** EXTRAIT DU TEXTE **

Bon, on en a fini avec les compos de la dame en jupette d’indienne. Ne restent que les deux reprises, des Stones qui plus est. Les plus blasés penseront : «Oh ! Encore des morceaux des STONES ! ». Les fans de Jagger et de ses comparses jureront que rien ne vaut un titre des STONES par les STONES ! Je serais plus nuancé, n’étant pas un fan farouche des Londoniens, en affirmant que la chanteuse nous expédie en pleine gueule deux missiles furtifs. « Play With Fire », un classique des STONES gravé en 1965, a connu son lot d’atrocités (Dead Moon, Nikola Sirkis, Manfred Mann Earth Band jusqu’à Rickie LEE JONES)*. Après une longue intro piano/voix de près de deux minutes, le titre décolle via la guitare d’Eddie Hazel et un chant véhément pour une palette teintée de nuances passant de la Fusion au Funk Psyché au Blues pour un titre de sept minutes et des brouettes qui passent comme une lettre à la poste avec une dernière partie en apothéose. Second emprunt aux Stones avec « Gimme Shelter », titre figurant dans l’excellent et apocalyptique « Let It Bleed ». Le titre est lui aussi l’objet de moult reprises parmi lesquelles il convient de retenir les versions de Mitch Ryder, de Merry Clayton (choriste sur la version originale) ou la version Soul de Maxayn. Comment s’enthousiasmer sur un texte si glauque (le monde, plus particulièrement les States, était alors en plein remous) ? Doit-on se dire que la situation ne s’est guère améliorée ? C’est là un autre débat ! Long de huit minutes, ce titre nous en met plein la gueule. La combinaison de structures visant à désarticuler le morceau s’emboîte comme autant de ponts à franchir. Tour à tour, les guitares fuzz prennent le relais de la rythmique, relançant sans cesse le chant de Ruth Copeland, celle-ci passant du désespoir à la fureur pour finir sur une note d’espoir via l’orgue et des chœurs. Il faudrait être insensible ou psycho-rigide pour ne pas s’émouvoir du chant de COPELAND : «… Oh, a storm is threatening War - Children, it's just a shot away - Rape, murder! … ». Une grande reprise dont la version single est raccourcie de quatre minutes trente pour cause de format radio.

** JEU DE DONNÉES **
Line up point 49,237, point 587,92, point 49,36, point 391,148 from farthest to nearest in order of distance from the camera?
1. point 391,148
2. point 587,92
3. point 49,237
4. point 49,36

** TRAVAIL À FAIRE **
1) Traduisez en anglais cette phrase de l'extrait du texte : « Le titre est lui aussi l'objet de moult reprises parmi lesquelles il convient de retenir les versions de Mitch Ryder, de Merry Clayton (choriste sur la version originale) ou la version Soul de Maxayn. »
2) Selon l'extrait du texte, en quelle année « Play With Fire » a-t-il été gravé ?
3) D'après l'extrait du texte, pourquoi la version single de la reprise de « Gimme Shelter » est-elle plus courte ? Répondez en une à trois phrases.

** CORRIGÉS DES EXERCICES **
1) The track, too, has been covered many times, and among those covers the ones worth noting are the versions by Mitch Ryder and by Merry Clayton (a backing singer on the original version), or the soul version by Maxayn.

2) En 1965.

3) La version single est raccourcie de quatre minutes trente pour cause de format radio. Le morceau complet dure huit minutes.